> _PASSAGE SHOWN_
___

In [None]:
#@title -- Downloading Data -- { display-mode: "form" }
import sys
!{sys.executable} -m pip install git+https://github.com/michalgregor/class_utils.git

from class_utils.download import download_file_maybe_extract
download_file_maybe_extract(
    "https://github.com/michalgregor/luiza_notebooks/blob/198b2032e36fbbcfe4c815fe0907eedab3345810/data/iris.csv?raw=true",
    directory="data"
)

## Package `pandas`

When handling data, the `pandas` package is going to be very useful. It enables reading data from various file formats, from databases etc. It provides comfortable ways of processing them, computing their basic statistical properties, quickly displaying simple plots and so on.

### Dataframes

Dataframe is the basic `pandas` data type. It is basically a table, where the named columns represent certain attributes and the rows correspond to entries. If we have some data with attributes `attr1, attr2, attr3`, we can use it to create a dataframe as follows:



In [None]:
import pandas as pd

df = pd.DataFrame([[1, 2, 3], [4, 5, 6], [7, 8, 9]], columns=["attr1", "attr2", "attr3"])

___

> _STORED DATA_
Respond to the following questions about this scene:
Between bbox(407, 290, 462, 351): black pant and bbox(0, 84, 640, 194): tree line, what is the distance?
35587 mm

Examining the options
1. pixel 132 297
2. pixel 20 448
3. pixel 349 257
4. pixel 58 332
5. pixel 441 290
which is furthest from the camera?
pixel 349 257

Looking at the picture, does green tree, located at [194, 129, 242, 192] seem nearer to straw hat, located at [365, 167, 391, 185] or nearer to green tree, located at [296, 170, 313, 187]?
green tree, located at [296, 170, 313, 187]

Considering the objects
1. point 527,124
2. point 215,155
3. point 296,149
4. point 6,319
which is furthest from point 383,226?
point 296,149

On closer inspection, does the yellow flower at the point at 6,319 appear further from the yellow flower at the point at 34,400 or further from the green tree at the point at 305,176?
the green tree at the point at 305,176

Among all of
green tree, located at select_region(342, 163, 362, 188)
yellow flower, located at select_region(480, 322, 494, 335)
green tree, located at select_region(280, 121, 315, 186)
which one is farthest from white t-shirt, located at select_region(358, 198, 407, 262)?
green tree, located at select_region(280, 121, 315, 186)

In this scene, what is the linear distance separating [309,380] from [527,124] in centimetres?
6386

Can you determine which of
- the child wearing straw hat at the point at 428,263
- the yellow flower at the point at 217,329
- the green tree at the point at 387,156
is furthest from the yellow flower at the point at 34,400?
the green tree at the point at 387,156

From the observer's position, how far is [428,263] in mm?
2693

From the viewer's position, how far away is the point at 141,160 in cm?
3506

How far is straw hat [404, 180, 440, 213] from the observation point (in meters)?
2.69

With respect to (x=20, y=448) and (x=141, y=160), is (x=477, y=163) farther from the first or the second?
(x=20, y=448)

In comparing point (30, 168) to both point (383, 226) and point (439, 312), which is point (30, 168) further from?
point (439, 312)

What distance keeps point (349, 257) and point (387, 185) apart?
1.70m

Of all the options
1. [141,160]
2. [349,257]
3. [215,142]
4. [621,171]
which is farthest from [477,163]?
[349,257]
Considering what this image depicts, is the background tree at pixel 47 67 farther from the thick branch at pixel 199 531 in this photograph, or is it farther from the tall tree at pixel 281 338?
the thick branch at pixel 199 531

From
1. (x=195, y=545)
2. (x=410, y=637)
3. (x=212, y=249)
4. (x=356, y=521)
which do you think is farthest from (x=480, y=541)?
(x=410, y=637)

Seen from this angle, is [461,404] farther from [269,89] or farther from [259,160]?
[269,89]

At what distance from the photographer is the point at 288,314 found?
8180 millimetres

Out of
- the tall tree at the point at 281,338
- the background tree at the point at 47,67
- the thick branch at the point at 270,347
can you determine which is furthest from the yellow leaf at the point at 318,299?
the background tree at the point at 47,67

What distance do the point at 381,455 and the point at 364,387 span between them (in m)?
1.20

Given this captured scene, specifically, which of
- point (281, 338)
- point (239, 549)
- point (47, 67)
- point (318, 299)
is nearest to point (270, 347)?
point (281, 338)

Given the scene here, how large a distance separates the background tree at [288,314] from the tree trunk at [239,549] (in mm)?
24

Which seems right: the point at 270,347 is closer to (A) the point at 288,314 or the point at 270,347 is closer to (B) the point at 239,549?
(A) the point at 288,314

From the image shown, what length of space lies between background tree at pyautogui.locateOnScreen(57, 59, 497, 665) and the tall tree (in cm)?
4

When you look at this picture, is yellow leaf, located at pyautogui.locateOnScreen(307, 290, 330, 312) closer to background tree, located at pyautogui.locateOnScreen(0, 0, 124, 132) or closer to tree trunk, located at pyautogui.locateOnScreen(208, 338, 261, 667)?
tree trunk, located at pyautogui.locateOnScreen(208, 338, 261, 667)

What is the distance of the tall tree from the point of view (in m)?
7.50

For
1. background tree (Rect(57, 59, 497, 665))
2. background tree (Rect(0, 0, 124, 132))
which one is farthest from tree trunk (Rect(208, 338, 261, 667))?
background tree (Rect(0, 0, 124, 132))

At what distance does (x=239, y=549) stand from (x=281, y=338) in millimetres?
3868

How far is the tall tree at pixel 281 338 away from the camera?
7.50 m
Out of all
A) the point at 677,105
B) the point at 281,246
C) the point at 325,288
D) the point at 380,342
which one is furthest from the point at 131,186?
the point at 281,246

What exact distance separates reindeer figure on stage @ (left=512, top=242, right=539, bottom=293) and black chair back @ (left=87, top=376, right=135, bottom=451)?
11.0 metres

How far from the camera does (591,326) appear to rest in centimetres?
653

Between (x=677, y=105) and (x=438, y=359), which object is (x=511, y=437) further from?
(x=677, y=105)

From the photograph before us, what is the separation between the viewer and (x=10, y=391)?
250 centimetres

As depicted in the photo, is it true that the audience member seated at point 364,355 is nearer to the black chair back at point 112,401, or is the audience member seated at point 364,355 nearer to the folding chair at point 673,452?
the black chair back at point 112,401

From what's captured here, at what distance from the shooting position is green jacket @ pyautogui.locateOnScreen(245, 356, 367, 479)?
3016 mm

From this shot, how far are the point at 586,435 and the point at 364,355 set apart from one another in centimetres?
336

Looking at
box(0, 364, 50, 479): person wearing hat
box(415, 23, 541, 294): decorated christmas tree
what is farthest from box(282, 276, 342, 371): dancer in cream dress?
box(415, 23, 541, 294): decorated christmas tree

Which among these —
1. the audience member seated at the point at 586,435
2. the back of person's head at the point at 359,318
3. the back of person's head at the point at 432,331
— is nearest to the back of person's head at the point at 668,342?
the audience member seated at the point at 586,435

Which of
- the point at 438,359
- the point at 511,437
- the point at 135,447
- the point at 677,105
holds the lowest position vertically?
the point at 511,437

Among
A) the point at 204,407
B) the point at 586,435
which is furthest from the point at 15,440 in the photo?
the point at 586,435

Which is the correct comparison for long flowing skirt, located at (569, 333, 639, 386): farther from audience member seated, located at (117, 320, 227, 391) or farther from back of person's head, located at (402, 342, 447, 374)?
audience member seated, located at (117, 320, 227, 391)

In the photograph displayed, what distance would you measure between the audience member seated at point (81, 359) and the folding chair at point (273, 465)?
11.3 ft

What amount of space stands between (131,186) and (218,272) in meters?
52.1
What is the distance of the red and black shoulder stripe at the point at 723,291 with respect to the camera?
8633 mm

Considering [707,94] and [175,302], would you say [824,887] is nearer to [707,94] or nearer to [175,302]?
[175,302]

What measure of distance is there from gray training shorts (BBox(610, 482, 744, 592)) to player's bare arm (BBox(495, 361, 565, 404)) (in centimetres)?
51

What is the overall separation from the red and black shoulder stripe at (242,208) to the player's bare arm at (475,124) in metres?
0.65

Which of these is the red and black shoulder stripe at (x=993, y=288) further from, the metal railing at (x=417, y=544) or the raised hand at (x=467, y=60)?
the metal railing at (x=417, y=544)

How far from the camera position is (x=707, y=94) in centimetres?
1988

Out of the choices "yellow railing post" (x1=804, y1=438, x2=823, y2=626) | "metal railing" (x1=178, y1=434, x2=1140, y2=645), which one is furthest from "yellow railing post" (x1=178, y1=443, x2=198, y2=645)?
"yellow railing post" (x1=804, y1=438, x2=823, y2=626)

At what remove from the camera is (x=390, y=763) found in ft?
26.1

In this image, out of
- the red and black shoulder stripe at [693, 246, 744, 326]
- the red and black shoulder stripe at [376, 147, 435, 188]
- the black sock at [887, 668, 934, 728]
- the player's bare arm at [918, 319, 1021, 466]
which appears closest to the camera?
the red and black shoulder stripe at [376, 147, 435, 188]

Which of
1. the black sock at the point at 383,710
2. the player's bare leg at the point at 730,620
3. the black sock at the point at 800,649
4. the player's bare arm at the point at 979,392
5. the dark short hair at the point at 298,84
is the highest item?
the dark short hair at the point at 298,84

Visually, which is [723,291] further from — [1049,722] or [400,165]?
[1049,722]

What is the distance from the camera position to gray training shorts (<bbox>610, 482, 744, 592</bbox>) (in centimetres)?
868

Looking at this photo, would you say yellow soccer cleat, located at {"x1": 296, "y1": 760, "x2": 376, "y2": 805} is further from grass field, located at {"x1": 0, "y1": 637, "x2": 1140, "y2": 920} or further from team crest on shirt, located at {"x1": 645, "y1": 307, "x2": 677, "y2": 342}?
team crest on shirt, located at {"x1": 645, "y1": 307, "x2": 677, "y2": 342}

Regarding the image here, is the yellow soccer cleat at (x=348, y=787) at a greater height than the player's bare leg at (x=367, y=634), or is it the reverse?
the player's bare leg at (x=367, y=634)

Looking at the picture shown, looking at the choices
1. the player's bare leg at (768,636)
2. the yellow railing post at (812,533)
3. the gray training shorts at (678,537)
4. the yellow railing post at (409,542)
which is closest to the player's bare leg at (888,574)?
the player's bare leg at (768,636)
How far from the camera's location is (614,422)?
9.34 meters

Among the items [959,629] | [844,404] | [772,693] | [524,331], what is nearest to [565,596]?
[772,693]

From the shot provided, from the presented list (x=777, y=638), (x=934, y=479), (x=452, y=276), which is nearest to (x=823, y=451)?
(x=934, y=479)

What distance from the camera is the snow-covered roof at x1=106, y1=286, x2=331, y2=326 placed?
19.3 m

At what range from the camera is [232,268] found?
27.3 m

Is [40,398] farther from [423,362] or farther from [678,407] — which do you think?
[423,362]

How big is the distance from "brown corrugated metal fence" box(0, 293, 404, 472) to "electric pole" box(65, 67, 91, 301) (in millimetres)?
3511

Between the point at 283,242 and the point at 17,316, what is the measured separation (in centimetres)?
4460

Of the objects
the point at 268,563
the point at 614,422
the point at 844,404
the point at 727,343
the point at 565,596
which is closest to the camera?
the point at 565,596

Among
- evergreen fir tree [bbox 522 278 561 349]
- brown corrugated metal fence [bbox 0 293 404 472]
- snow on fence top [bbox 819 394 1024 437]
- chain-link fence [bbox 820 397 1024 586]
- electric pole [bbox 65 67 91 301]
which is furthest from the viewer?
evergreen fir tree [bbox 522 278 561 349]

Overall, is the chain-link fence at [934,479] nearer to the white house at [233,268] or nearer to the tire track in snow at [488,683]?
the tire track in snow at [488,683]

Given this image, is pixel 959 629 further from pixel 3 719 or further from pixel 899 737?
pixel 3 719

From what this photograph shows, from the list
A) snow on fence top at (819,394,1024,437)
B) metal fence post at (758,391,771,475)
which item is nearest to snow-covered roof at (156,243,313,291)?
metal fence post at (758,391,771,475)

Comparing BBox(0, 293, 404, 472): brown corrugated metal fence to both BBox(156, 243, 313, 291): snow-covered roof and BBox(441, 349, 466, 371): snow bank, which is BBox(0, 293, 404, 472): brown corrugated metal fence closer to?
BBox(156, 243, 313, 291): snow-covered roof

___

> _CHALLENGE 1_
In the pandas passage, what do the rows of a dataframe correspond to?
> _CHALLENGE 2_
Pick out every line of the records that contains the string "tall". Case counts.

> _FULL RESPONSE 1_
Entries.

> _FULL RESPONSE 2_
Considering what this image depicts, is the background tree at pixel 47 67 farther from the thick branch at pixel 199 531 in this photograph, or is it farther from the tall tree at pixel 281 338?
- the tall tree at the point at 281,338
From the image shown, what length of space lies between background tree at pyautogui.locateOnScreen(57, 59, 497, 665) and the tall tree (in cm)?
What is the distance of the tall tree from the point of view (in m)?
How far is the tall tree at pixel 281 338 away from the camera?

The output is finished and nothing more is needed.